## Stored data
::::
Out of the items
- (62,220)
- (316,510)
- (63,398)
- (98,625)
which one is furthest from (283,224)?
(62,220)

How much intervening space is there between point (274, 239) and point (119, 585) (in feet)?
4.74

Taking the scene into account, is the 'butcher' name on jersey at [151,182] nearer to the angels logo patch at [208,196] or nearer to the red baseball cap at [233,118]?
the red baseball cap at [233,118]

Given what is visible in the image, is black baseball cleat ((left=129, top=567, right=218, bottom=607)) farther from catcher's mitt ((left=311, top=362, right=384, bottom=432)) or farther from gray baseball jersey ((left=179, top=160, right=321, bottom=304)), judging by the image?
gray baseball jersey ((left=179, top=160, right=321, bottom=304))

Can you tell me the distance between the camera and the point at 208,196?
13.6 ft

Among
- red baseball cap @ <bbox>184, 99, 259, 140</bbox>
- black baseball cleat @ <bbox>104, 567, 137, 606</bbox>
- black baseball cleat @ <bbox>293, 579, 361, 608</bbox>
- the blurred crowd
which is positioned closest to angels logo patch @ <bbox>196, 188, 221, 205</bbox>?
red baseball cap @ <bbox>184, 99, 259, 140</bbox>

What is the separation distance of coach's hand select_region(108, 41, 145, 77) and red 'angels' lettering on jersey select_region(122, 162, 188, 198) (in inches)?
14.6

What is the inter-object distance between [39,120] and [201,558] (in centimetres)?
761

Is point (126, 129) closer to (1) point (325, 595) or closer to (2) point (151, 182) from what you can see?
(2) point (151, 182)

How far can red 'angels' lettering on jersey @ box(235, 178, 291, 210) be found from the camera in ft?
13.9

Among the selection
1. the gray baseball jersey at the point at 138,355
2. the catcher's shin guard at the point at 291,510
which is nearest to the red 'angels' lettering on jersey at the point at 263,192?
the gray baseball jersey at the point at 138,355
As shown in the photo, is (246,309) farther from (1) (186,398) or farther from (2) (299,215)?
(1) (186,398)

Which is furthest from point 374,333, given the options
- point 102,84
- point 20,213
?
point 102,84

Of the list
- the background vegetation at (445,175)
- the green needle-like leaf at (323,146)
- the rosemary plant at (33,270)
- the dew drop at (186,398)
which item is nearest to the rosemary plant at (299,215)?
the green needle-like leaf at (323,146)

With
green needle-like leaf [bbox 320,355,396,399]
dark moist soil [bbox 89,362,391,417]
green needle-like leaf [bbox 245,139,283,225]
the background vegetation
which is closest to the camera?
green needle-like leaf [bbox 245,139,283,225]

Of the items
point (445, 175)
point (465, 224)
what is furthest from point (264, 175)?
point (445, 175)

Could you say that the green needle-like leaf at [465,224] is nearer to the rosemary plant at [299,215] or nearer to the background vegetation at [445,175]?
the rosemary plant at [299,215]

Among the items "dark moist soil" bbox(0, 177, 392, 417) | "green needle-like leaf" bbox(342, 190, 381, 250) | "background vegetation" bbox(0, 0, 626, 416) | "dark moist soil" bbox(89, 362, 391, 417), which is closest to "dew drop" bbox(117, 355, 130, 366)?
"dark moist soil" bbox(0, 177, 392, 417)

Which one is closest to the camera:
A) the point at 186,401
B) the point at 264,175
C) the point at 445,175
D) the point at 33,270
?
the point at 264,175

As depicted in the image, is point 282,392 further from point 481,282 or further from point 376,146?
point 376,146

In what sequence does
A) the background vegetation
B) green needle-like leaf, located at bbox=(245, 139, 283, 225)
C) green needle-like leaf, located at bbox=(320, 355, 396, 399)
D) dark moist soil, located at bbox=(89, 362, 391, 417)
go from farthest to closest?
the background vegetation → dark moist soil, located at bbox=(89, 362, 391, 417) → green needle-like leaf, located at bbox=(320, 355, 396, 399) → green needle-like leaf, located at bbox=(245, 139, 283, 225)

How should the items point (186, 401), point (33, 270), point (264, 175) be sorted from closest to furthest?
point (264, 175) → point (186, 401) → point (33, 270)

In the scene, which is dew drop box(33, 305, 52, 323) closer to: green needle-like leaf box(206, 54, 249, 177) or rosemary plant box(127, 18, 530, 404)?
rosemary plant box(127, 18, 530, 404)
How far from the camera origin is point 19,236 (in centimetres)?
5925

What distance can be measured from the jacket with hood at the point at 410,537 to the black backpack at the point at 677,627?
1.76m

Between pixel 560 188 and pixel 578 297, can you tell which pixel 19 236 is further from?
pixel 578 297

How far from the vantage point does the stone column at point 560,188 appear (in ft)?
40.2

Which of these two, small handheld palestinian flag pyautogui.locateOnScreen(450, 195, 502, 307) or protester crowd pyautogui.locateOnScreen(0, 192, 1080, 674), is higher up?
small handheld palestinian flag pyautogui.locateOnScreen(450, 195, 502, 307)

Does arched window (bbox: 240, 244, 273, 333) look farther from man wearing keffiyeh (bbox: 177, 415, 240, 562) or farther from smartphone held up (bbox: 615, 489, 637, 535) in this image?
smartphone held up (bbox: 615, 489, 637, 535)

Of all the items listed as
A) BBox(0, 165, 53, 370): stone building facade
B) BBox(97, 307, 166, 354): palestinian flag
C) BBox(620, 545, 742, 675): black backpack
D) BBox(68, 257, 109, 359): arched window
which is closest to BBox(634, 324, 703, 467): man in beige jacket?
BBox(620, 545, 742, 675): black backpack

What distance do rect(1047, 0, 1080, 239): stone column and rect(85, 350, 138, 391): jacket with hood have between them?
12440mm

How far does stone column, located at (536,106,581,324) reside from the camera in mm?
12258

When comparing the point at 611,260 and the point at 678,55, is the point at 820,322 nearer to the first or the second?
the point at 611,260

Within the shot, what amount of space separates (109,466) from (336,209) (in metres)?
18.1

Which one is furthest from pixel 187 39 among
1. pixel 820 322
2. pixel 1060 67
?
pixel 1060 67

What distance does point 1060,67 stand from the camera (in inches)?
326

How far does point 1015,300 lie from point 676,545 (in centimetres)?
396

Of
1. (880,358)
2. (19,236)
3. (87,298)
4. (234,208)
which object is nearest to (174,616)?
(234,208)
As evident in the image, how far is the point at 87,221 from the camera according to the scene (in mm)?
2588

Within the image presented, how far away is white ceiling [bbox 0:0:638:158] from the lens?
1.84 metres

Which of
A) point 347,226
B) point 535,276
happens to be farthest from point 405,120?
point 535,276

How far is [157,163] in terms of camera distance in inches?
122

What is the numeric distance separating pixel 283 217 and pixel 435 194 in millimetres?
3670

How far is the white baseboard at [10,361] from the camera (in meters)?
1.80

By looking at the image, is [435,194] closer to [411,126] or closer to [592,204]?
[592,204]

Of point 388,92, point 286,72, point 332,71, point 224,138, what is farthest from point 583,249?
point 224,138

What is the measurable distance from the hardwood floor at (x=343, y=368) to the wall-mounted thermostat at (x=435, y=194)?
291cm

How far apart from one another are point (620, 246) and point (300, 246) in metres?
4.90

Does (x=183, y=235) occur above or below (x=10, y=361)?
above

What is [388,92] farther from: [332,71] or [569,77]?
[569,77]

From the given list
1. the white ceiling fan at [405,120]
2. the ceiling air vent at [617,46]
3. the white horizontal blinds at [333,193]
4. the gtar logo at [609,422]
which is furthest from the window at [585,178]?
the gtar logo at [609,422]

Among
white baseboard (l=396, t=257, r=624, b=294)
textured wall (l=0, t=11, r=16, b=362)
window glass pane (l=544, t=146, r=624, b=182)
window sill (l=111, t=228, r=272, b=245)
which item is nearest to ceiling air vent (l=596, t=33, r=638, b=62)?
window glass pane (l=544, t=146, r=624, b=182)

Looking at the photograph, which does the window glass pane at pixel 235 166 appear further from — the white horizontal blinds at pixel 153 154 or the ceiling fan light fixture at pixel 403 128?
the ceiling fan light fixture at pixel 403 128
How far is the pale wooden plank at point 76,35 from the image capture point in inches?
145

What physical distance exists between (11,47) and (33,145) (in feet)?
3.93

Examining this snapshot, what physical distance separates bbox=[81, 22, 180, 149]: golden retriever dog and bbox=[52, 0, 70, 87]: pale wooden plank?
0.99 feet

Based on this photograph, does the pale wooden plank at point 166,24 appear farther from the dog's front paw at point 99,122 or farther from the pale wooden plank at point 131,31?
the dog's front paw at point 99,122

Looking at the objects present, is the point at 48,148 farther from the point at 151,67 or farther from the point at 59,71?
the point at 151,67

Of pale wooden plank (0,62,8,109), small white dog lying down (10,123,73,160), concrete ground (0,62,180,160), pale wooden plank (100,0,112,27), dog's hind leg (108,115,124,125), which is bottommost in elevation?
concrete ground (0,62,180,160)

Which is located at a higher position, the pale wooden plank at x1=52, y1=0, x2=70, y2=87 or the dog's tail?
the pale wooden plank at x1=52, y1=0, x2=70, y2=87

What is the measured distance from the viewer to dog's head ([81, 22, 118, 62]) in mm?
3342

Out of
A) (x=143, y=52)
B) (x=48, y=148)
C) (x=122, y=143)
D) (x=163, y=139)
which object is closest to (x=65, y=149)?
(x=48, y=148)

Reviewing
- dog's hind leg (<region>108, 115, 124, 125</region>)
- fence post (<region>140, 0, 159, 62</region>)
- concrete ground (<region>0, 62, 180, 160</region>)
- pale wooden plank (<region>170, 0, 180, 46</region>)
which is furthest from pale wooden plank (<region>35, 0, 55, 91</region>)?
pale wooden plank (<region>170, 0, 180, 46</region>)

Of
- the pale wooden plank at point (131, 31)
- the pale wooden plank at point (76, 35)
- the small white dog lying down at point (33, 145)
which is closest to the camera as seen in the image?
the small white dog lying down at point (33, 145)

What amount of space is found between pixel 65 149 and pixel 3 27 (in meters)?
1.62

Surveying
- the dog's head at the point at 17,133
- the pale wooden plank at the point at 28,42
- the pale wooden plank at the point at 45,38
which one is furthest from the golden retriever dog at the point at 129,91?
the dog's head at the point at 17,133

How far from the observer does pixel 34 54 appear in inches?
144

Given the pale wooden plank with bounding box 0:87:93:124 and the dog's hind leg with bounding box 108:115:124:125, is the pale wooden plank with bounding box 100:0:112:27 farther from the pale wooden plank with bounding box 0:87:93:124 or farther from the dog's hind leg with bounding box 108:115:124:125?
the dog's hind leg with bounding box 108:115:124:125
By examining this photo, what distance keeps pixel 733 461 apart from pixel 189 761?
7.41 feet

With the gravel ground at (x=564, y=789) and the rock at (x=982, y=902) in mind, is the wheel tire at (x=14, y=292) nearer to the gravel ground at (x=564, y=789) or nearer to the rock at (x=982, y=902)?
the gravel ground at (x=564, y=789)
::::
## WHAT IS ASKED
Write out again, unchanged, every line from the line containing "By examining this" to the final line of the material above.

## COMPLETE RESPONSE
By examining this photo, what distance keeps pixel 733 461 apart from pixel 189 761?
7.41 feet

With the gravel ground at (x=564, y=789) and the rock at (x=982, y=902) in mind, is the wheel tire at (x=14, y=292) nearer to the gravel ground at (x=564, y=789) or nearer to the rock at (x=982, y=902)?
the gravel ground at (x=564, y=789)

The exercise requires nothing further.